Peptide-protein interactions suggest that acetylation of lysines 381 and 382 of p53 is important foa positive coactivator 4/p53 interaction

Abstract

The Human transcriptional positive coactivator 4 or PC4 activates several p53 dependent genes. It has been demonstrated that this is a consequence of direct interaction with p53. Previously, we have concluded that PC4 interacts mainly with the C-terminal negative regulatory domain of p53 through its DNA binding C-terminal half. NMR chemical shift perturbation studies with peptide fragments indicated that amino acids 380-386 of p53are crucial for interaction with PC4. This was verified by fluorescence anisotropy and sedimentation velocity studies.
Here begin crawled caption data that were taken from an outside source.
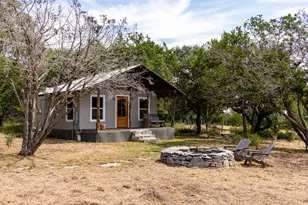 163 North Ridge, Mountain Home, TX 78058 - Photo 61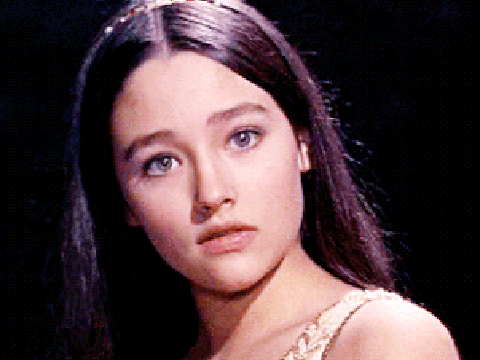 190e2ce953394759b9be19dcff35f85e.gif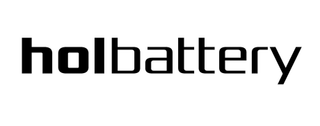 HOLBATTERY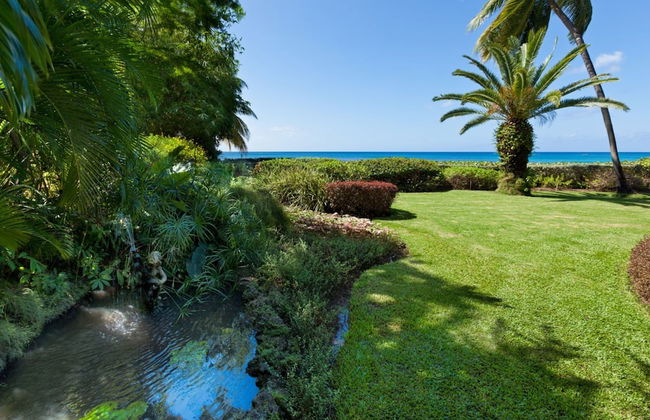 Leamington Pavilion by Blue Sky Luxury - Foto 31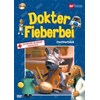 Doctor fever at 1 (DVD, 2011, German)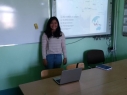 01AIESEC09-10-2018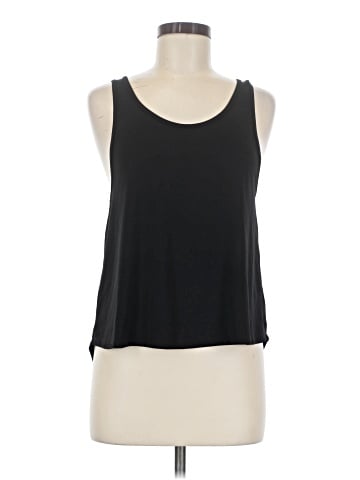 Onzie Tank Top (view 1)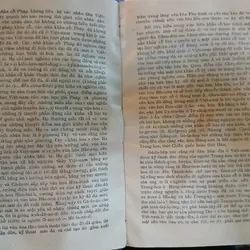 SƠ YẾU KHẢO CỔ HỌC NGUYÊN THỦY VIỆT NAM - HÀ VĂN TẤN 590296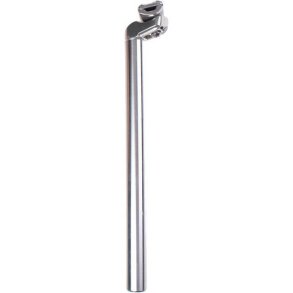 Sadelpind ATB 30,8 x 350 s�lv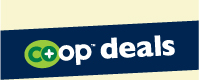 1 Co-op Deals pdf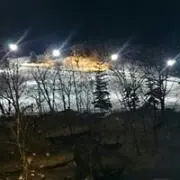 彗星の翼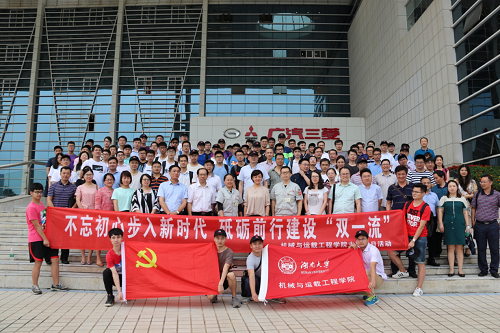 m1529053071637868.png c18226fac2705fc5c632a518fd7f7c00.png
A peptide consisting of p53 (380-386) sequence, when attached to a cell penetration tag and nuclear localization signal, localizes to the nucleus and inhibits luciferase gene expression from a transfected plasmid carrying a Luc gene under a p53 dependent promoter. Acetylation of lysine-382/381 enhanced the binding of this peptide to PC4 by about an order of magnitude. NMR and mutagenesis studies indicated that Serine-73 of PC4 is an important residue for recognition of p53. Intermolecular nuclear Overhauser effect placed aspartate-76 in the vicinity of lysine-381, indicating that the region around residues 73-76 of PC4 is important for p53 recognition. We conclude that the 380-386 region of p53 interacts with the region around residues 73-76 of PC4 and acetylation of lysine-382/381 of p53 may play an important role in modulating p53-PC4 interaction and as a consequence PC4 mediated activation of p53 target genes.